Structure of Biblical Authority
“Ten years ago in the preface to Treaty of the Great King I commented on the importance of the rediscovery of the ancient treaty form for our understanding of the origins of the canon concept. Development of this theme waited, however, while attention was given to studies of the significance of the treaties for the interpretation of the biblical covenant concept itself and for the recovery of the meaning of the covenant signs of circumcision and baptism. Those studies eventually appear as By Oath Consigned (1968).

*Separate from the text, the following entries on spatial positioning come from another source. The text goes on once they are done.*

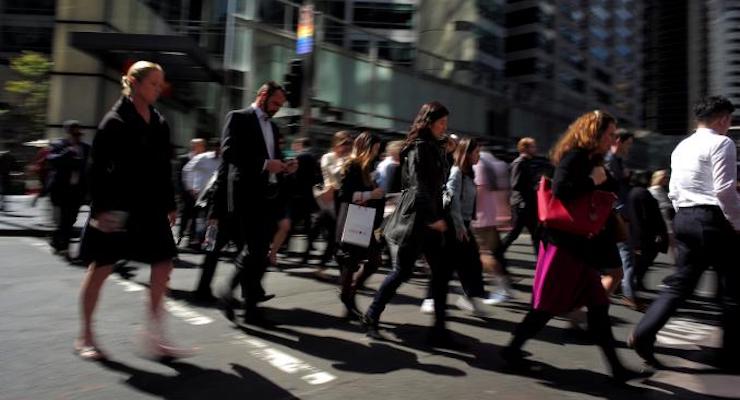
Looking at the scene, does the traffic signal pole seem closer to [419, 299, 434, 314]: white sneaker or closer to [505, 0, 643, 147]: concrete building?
[419, 299, 434, 314]: white sneaker

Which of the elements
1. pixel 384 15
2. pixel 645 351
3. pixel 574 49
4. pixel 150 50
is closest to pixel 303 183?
pixel 645 351

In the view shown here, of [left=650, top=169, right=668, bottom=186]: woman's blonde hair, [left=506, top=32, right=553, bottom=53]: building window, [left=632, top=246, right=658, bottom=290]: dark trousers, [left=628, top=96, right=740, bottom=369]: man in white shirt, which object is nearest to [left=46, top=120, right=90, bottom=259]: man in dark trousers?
[left=628, top=96, right=740, bottom=369]: man in white shirt

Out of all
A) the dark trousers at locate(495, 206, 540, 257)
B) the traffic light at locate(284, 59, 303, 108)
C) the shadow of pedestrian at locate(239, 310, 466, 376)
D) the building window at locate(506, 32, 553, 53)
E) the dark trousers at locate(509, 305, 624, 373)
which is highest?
the building window at locate(506, 32, 553, 53)

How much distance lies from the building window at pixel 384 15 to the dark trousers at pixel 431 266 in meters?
55.3

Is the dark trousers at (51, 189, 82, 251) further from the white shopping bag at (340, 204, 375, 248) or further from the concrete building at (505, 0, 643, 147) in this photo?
the concrete building at (505, 0, 643, 147)

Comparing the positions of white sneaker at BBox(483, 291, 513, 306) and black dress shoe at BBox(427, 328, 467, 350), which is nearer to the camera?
black dress shoe at BBox(427, 328, 467, 350)

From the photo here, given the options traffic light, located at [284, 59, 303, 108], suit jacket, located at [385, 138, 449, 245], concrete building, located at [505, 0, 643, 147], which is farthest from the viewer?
concrete building, located at [505, 0, 643, 147]

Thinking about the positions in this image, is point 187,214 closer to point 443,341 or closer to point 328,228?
point 328,228

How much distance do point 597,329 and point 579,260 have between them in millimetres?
439

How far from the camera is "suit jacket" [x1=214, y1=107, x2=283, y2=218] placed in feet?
15.3

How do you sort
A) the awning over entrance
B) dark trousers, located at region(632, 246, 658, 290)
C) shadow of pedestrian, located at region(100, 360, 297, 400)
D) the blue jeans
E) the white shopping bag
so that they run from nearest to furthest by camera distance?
1. shadow of pedestrian, located at region(100, 360, 297, 400)
2. the white shopping bag
3. the blue jeans
4. dark trousers, located at region(632, 246, 658, 290)
5. the awning over entrance

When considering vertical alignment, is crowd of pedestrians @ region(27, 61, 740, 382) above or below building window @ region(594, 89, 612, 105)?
below

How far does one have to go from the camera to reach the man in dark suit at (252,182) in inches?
183

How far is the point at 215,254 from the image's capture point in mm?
5492
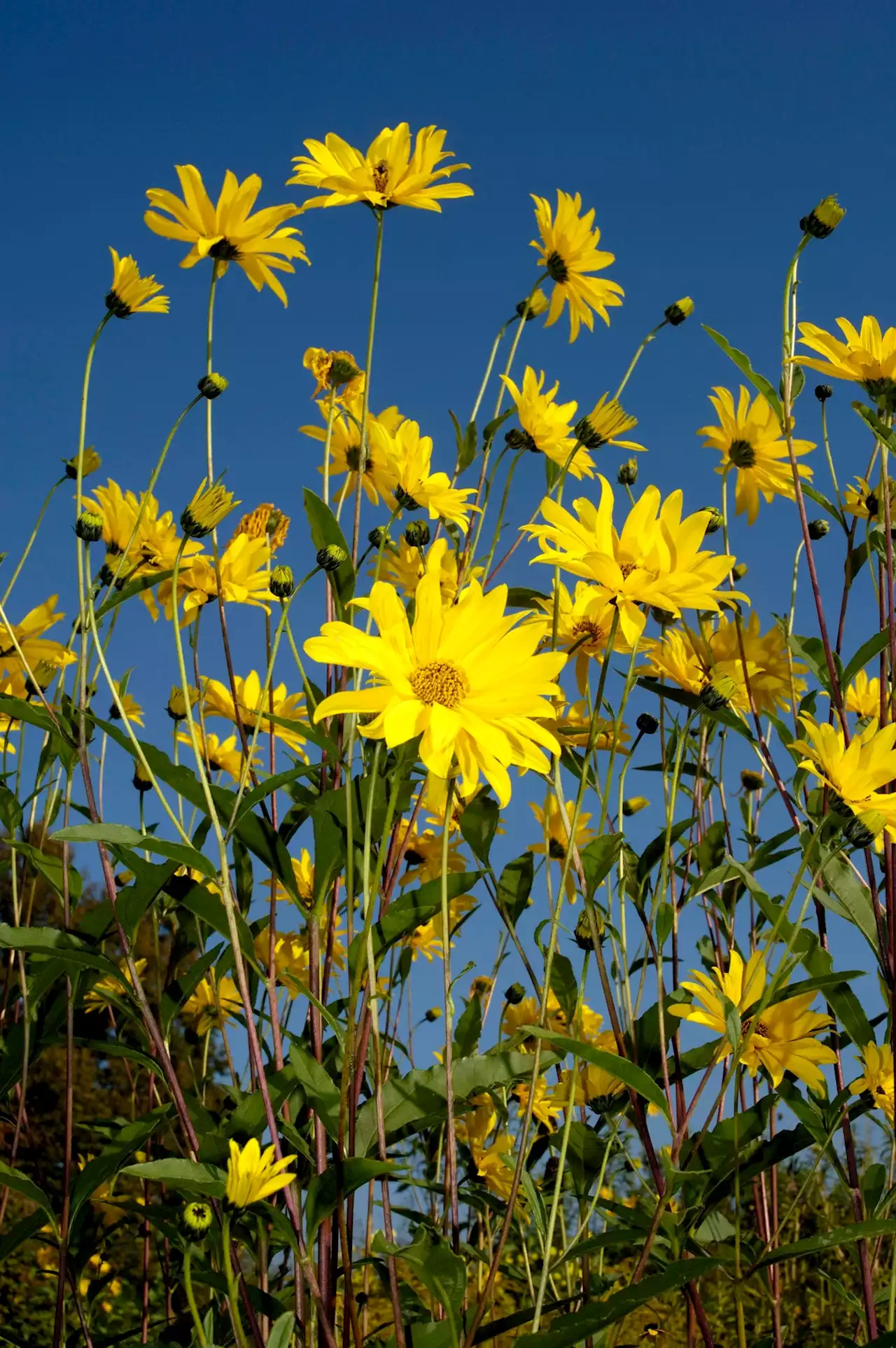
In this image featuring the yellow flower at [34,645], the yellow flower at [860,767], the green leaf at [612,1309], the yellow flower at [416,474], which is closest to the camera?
the green leaf at [612,1309]

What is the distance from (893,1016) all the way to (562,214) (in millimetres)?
1343

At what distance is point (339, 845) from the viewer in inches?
48.6

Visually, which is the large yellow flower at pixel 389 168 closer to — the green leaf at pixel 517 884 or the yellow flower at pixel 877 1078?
the green leaf at pixel 517 884

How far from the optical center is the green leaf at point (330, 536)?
1361mm

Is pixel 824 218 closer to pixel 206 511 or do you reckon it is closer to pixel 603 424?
pixel 603 424

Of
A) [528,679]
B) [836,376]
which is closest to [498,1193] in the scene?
[528,679]

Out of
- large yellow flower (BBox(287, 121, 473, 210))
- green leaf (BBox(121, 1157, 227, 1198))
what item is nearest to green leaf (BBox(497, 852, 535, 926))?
green leaf (BBox(121, 1157, 227, 1198))

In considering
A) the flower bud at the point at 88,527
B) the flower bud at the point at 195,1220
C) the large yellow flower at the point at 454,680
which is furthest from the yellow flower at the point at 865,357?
the flower bud at the point at 195,1220

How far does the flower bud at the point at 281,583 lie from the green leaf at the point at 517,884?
0.47 meters

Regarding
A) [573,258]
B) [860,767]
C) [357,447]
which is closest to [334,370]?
[357,447]

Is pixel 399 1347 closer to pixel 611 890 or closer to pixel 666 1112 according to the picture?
pixel 666 1112

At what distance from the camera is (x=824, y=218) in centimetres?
173

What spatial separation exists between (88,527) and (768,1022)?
107 cm

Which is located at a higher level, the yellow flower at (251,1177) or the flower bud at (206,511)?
the flower bud at (206,511)
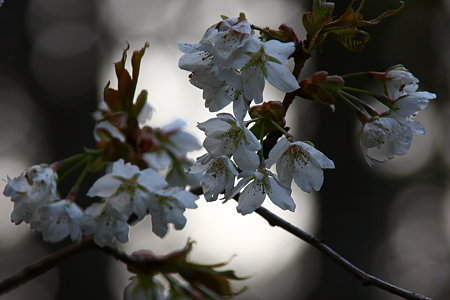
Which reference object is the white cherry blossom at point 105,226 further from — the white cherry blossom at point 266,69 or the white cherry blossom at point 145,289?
the white cherry blossom at point 266,69

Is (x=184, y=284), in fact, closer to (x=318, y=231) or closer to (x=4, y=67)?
(x=318, y=231)

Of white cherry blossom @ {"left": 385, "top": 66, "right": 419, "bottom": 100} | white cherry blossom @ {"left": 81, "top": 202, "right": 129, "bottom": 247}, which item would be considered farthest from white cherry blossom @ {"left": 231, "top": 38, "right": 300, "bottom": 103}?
white cherry blossom @ {"left": 81, "top": 202, "right": 129, "bottom": 247}

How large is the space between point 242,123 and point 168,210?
231 mm

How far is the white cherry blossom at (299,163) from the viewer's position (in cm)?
101

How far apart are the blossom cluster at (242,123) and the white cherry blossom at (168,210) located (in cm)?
7

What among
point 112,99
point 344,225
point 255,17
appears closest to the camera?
point 112,99

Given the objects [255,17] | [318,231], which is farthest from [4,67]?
[318,231]

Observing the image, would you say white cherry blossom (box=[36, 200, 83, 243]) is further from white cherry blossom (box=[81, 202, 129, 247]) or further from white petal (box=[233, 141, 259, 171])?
white petal (box=[233, 141, 259, 171])

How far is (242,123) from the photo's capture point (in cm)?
98

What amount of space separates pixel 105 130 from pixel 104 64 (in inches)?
167

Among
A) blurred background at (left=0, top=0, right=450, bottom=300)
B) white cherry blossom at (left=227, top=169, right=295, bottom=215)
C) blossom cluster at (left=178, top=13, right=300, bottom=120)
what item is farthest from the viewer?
blurred background at (left=0, top=0, right=450, bottom=300)

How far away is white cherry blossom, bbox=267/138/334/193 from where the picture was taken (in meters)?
1.01

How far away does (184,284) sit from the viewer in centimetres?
119

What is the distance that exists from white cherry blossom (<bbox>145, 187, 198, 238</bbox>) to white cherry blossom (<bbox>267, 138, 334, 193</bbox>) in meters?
0.19
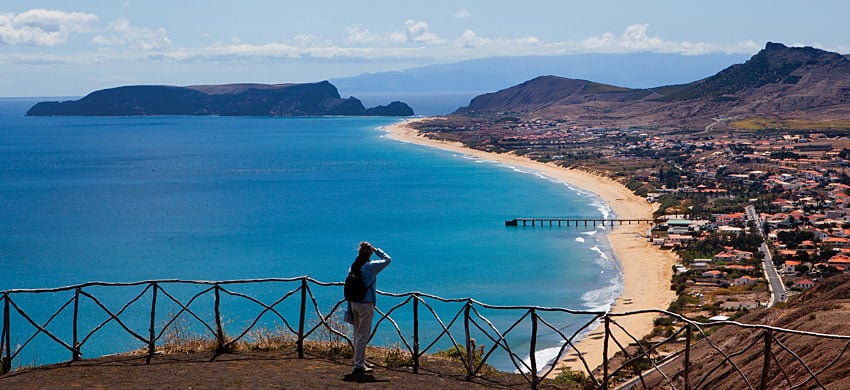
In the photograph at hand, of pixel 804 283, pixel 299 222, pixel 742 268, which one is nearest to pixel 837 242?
pixel 742 268

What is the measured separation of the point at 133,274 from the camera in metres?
41.6

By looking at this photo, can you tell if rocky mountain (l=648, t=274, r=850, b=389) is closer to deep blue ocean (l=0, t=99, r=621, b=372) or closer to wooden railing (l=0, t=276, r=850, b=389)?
wooden railing (l=0, t=276, r=850, b=389)

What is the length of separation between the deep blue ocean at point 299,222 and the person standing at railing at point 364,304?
25.1 metres

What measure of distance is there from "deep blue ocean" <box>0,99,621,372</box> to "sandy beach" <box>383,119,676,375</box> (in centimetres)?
99

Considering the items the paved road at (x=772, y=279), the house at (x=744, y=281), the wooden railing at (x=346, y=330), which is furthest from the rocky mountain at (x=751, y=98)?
the wooden railing at (x=346, y=330)

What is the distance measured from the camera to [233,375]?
10.2 m

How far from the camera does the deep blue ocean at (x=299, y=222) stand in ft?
135

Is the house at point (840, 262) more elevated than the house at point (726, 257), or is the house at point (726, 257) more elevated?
the house at point (840, 262)

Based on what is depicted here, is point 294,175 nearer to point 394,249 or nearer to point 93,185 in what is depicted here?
point 93,185

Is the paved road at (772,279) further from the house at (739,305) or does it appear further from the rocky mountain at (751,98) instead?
the rocky mountain at (751,98)

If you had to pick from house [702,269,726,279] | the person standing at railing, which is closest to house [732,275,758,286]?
house [702,269,726,279]

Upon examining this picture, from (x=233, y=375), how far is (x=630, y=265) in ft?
114

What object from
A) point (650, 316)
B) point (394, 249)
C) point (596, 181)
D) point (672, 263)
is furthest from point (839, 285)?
point (596, 181)

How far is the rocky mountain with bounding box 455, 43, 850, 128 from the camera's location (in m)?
138
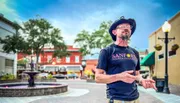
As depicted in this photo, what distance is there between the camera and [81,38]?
41438 mm

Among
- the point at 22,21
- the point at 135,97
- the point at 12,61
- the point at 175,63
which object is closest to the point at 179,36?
the point at 175,63

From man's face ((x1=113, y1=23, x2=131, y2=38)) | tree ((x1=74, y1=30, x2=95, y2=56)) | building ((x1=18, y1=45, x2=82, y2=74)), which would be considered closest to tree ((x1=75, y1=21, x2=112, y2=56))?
tree ((x1=74, y1=30, x2=95, y2=56))

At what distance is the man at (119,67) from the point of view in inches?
105

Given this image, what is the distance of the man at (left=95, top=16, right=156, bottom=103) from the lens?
2676mm

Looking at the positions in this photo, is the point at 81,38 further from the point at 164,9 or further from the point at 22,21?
the point at 164,9

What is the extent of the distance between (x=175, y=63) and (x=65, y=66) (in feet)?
141

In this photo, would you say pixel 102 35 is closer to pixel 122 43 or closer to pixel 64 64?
pixel 64 64

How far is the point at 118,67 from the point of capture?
8.99ft

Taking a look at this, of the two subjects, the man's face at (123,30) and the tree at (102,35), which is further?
the tree at (102,35)

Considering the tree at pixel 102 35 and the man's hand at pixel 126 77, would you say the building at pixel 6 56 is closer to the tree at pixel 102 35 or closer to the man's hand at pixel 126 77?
the tree at pixel 102 35

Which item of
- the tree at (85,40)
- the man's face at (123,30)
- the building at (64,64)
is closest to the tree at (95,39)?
the tree at (85,40)

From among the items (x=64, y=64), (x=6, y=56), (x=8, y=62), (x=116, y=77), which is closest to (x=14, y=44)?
(x=6, y=56)

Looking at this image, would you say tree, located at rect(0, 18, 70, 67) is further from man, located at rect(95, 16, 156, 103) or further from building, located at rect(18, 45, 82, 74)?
man, located at rect(95, 16, 156, 103)

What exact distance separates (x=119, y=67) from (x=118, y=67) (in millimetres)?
11
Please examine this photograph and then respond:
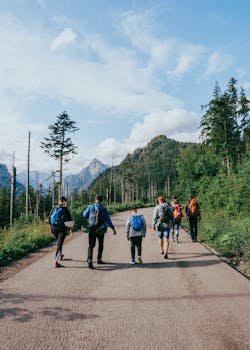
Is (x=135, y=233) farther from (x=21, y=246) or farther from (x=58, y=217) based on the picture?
(x=21, y=246)

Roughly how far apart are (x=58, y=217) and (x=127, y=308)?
4.26 m

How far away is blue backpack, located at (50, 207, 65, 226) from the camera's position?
27.0 ft

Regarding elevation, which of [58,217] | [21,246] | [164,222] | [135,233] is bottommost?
[21,246]

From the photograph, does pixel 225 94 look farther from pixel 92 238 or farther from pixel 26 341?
pixel 26 341

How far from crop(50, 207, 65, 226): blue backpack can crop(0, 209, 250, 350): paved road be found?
130 cm

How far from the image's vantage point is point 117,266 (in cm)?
792

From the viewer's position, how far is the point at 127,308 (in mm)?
4742

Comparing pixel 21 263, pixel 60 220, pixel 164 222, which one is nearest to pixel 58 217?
pixel 60 220

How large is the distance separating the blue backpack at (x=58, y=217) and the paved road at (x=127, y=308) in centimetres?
130

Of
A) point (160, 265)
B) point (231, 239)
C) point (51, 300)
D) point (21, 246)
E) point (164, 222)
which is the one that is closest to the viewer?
point (51, 300)

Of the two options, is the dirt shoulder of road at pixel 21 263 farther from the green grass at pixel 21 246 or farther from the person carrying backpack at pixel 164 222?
the person carrying backpack at pixel 164 222

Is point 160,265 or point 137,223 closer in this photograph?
point 160,265

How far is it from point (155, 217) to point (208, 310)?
470 cm

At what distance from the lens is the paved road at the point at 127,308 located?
368 cm
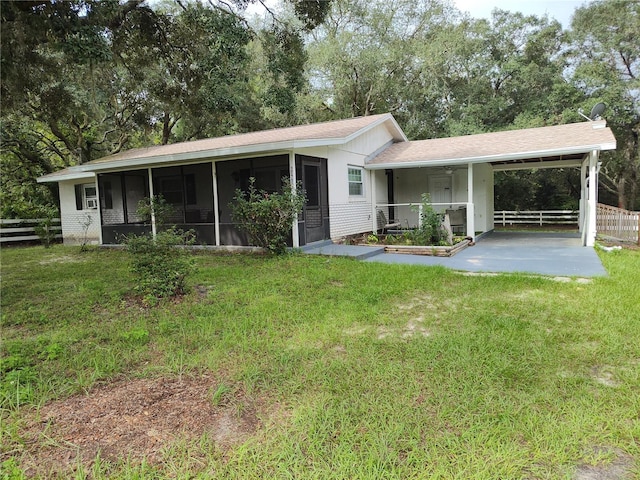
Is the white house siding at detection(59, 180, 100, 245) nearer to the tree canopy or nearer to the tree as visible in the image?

“My continuing primary interest in the relevance of the recent treaty investigations for theology moves on in the present volume from the doctrine of the Word. The initial concern with the canonical aspect of Scripture led inevitably to reexamination of the formal character of Scripture as such. 'What is the Bible?' became a central question, and it receives here a somewhat distinctive answer, in line with the new direction taken in the formulation of biblical canonicity. Because of the limitations of the author's field of specialization the focus of these studies is on the Old Testament, but some suggestions are ventured for the extension of the main theses into the New Testament.” – From the Preface
About the Author
Meredith G. Kline (1922–2008) was Professor Emeritus of Old Testament at Gordon-Conwell Theological Seminary. He received his BD and ThM degrees from Westminster Theological Seminary (Philadelphia) and his PhD degree in Assyriology and Egyptology from Dropsie College. Professor Kline maintained an active writing and teaching ministry, serving on the faculty of Westminster Theological Seminary in Escondido, California. He was also an ordained minister in the Orthodox Presbyterian Church. The collection of essays in the recently-published Creator, Redeemer, Consummator, a festschrift written in honor of Dr. Kline, attests to the indelible influence his work has exerted on contemporary biblical and theological scholarship.